Launching into the future, Okezie has established the Enyimba Economic City, a ₦500b investment covering three local government areas or 9,300 acres of land. The new city will target primarily the garment and leatherwork economic cluster, hoping to create over 625,000 jobs in 10 years.
Avoiding the errors, the Cross River State government made with the Tinapa project in Calabar, the Abia State Government is embarking on the economic city project in partnership with the Federal Government and the private sector. It has also sought assistance from the African Development Bank (AfDB) from which it has obtained $430m funding. Technical partners like Ruyi Group, a Chinese textile manufacturing concern, and Geometric Power Limited have been engaged to midwife the development of the economic city.
Will Ikpeazu’s plan succeed? Aside from the fact that the city’s pitch came first against similar economic city pitches from Russia and Australia in a competition by the Chartered Cities Institute, winning $25,000 and technical partnership from the Institute, Aba already has a waiting domestic market. Boutiques in Lagos stock more than 30 per cent of Made in Aba wear, whether garments or footwear. Then, there are traders from surrounding states like Akwa Ibom, Anambra, Bayelsa, Cross River, Delta, Ebonyi, Enugu, Imo, and Rivers State braving the bad Federal roads to swoop upon merchandise from Ariaria market for garments and leatherworks and Alaoji for motor spare parts. There are other markets like Eziukwu for foodstuff, Ngwa Road market for used clothing (Okrika), and Ohabiam for electronics. But the most talked-about is Ariaria International Market, once upon a time for its filth and flood, but now for top-grade garments and leatherworks.

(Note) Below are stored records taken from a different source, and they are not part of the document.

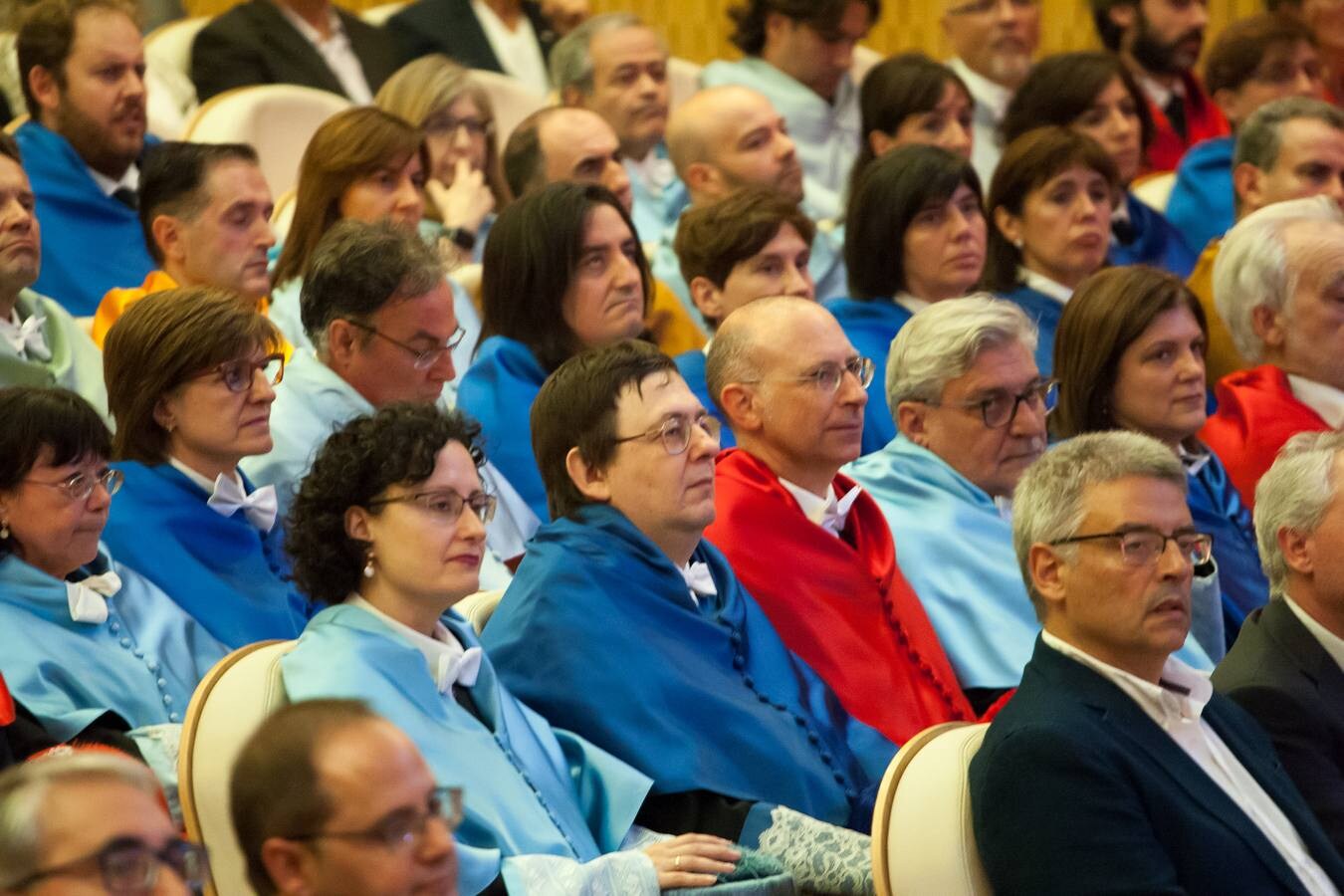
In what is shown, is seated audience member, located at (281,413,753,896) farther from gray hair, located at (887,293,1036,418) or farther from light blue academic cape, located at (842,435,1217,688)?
gray hair, located at (887,293,1036,418)

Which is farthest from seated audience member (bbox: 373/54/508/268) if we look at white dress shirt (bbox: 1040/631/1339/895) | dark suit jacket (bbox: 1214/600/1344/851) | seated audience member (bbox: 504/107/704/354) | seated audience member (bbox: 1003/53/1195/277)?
white dress shirt (bbox: 1040/631/1339/895)

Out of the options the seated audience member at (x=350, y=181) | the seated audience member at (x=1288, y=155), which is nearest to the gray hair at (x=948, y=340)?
the seated audience member at (x=350, y=181)

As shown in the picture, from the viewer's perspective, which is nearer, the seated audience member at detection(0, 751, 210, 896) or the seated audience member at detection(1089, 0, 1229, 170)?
the seated audience member at detection(0, 751, 210, 896)

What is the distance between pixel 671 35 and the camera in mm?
7570

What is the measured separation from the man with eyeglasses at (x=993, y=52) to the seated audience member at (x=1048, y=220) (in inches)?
58.5

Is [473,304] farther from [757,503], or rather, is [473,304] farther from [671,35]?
[671,35]

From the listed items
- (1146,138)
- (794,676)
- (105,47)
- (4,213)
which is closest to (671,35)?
(1146,138)

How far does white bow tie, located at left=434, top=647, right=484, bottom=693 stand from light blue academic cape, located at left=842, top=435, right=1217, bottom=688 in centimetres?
109

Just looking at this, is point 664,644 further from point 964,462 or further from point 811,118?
point 811,118

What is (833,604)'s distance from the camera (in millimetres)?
3688

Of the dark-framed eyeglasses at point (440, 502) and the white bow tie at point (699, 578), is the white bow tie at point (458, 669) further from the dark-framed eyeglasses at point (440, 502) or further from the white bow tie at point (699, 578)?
the white bow tie at point (699, 578)

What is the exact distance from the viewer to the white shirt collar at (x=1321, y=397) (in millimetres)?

Men’s wear like “Senator” suits, English suits, shirts, and trousers now dominate the public space in Abuja, Port Harcourt, and Lagos. Shoes like Oxford Brogues, slip-on shoes, sandals, and slippers are easily found on the streets of these major cities. It is indeed considered strange that men would travel outside the country to buy formal wear as most men are comfortable wearing Made-in-Aba brands. But, before the Aba market caught the fancy of the menfolk, the women were already there, dominating the purchase of Made-in-Aba clothes, shoes, or bags and patronizing the Made-in-Aba roadshows already taking over the Lagos and Abuja fashion circuits, especially in the virtual space.
Lagos is the centre of Nigerian sartorial elegance. They miss nothing in terms of style, quality, blend or theme. For the best, they are ready to splash. They also love a travel. They go to top fashion centres like London, Milan, or New York to get the absolute best. This means Made-in-Aba must be top-notch, pristine. So, if the Lagosian must buy Made-in-Aba, there needs to be the travel element, which could be, take Made-in-Aba out and sell and make forex. That is the competition for Made-in-Aba. But Ikpeazu is saying, “Bring it on – Abia is open for business.”
If we were to do the calculations all over, having already established that one million garment and leatherwork items can be produced in a day in Aba, and if we assume an average price of $3 per item, it is possible that Aba can generate as much as $3m daily from garment and leatherwork sales amounting to over $1b yearly. Spraying as much as $4.4b or half of that on clothing and footwear imports is no small deal. That is a lot of money worth saving.